Over his 26-year career, Shavers compiled an astonishing record of 74-14-1. Think of that: in the most physically punishing division in the sport, Shavers fought a whopping 89 times. For comparison, Oleksandr Usyk has fought twenty times and is 35 years old. Fighters of Shavers' era were made of sterner stuff. Hell, Shavers fought a stupefying 17 times in 1971 alone.
Of his 74 wins, an amazing 68 ended by knockout. Of those 68 KOs, 41 of them occurred in either the first or second round—a mind-boggling statistic. Shavers holds victories over former champions Vincente Rondon, Ken Norton, and Jimmy Ellis. Unfortunately, none of those victories came when a member of that trio owned a title belt.

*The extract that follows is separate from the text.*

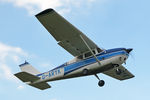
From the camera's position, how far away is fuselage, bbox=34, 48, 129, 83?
15930 mm

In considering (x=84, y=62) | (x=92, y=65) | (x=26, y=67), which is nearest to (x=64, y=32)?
(x=84, y=62)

Due to his extraordinary punching power, Shavers got, shall we say, “avoided” over much of his career. That, along with a somewhat suspect chin (that played a part in those 14 losses), probably kept Shavers from fighting for a world title more often.
And, of course, he fought at a time when the division had giants walking the earth. Ali, Liston, Foreman, Frazier, and Holmes made up the top tier during Shavers' long run through the sport, but even the second tier of competition was loaded back then. The aforementioned Norton, and Ellis, along with fighters like Jimmy Young, Ron Lyle, Jerry Quarry, Joe Bugner, George Chuvalo, Ernie Terrell, and Oscar Bonavena, all fought during this almost mythical era. To win the heavyweight title back then, you had to fight through a gauntlet of first-class contenders just to get a shot. As great as Shavers was, the fact that he only got two title shots tells you everything you need to know about what a magical period for heavyweight boxing that stretch of time was.

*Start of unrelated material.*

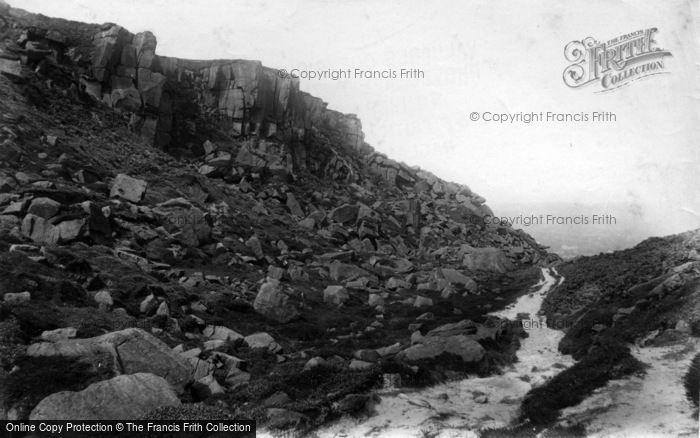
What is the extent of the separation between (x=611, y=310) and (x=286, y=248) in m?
26.8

It was an era where boxing would happen on a random Monday night and the fans would rush to see it.
It is exceedingly difficult for me to imagine any other era of heavyweight boxing where Shavers wouldn't have held a world title belt at some point—even during the last golden age of the heavyweights, which included Lennox Lewis, Evander Holyfield, Riddick Bowe, and Mike Tyson. Lewis and Bowe would have probably been the toughest of that foursome for Shavers, just due to their size. But Lewis was susceptible to surprise knockouts (hello Oliver McCall and Hasim Rahman), Bowe was once floored by Holyfield, Evander himself was open to taking punishment, and Mike Tyson had a hard time with anyone he could not intimidate.
Shavers might not have been the favorite against any member of that fearsome foursome (although I'm almost certain he would have beaten Tyson), but no one would have called you a fool if you placed your money on Shavers were it possible for any of those contests to have taken place.
That, along with Bowe's early fade and Tyson's prison sentence, would have created other opportunities for Shavers to lift a title belt over his head. Alas, that little adventure in thought is nothing more than that. Shavers fought when he did, and despite a high level of talent and hands as heavy as anvils, Shavers never broke through. That simple truth has relegated Shavers to the level of fascinating footnote or folk hero instead of a champion.
At any other point in boxing history, that would not have been the case. Shavers would have tasted championship glory and likely been a lock for the Hall of Fame. He was simply born at the wrong time.
Earnie Shavers died yesterday. He was 78 years old.